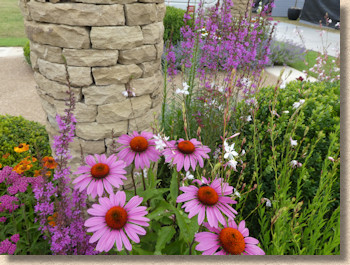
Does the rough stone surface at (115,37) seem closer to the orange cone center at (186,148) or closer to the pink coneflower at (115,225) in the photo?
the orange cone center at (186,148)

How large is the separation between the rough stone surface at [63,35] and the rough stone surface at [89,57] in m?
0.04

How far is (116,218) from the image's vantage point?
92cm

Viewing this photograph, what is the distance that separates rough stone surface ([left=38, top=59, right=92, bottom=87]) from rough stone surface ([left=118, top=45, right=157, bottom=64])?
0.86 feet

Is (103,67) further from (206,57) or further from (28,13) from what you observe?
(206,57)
☆ ☆ ☆ ☆
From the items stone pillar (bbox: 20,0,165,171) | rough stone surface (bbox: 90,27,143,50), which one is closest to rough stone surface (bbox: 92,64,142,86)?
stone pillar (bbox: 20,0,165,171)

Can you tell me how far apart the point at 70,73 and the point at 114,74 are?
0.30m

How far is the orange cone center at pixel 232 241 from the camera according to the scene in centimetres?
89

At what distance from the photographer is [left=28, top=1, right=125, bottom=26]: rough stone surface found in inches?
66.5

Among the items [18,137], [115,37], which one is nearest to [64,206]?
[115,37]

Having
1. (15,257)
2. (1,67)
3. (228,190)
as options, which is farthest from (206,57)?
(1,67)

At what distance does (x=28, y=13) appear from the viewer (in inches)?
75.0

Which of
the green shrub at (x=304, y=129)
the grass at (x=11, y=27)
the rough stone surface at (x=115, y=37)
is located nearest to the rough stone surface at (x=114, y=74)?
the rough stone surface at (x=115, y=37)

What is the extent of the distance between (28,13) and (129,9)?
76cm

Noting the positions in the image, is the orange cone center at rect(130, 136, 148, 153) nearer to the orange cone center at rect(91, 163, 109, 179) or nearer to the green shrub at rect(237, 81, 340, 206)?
☆ ☆ ☆ ☆
EXERCISE REQUIREMENTS
Rewrite the lines from the line with "At what distance does" up to and including the line with "Noting the positions", replacing "green shrub" with "green bush" and changing nothing else. Return only those lines.

FINAL RESULT
At what distance does (x=28, y=13) appear from the viewer (in inches)?
75.0

Which of
the green bush at (x=304, y=129)
the grass at (x=11, y=27)
the rough stone surface at (x=115, y=37)
is located nearest to the rough stone surface at (x=114, y=74)?
the rough stone surface at (x=115, y=37)

What is the extent of the distance between (28,13) and (129,9)?
76cm

Noting the positions in the image, is the orange cone center at rect(130, 136, 148, 153) nearer to the orange cone center at rect(91, 163, 109, 179) or nearer to the green bush at rect(237, 81, 340, 206)?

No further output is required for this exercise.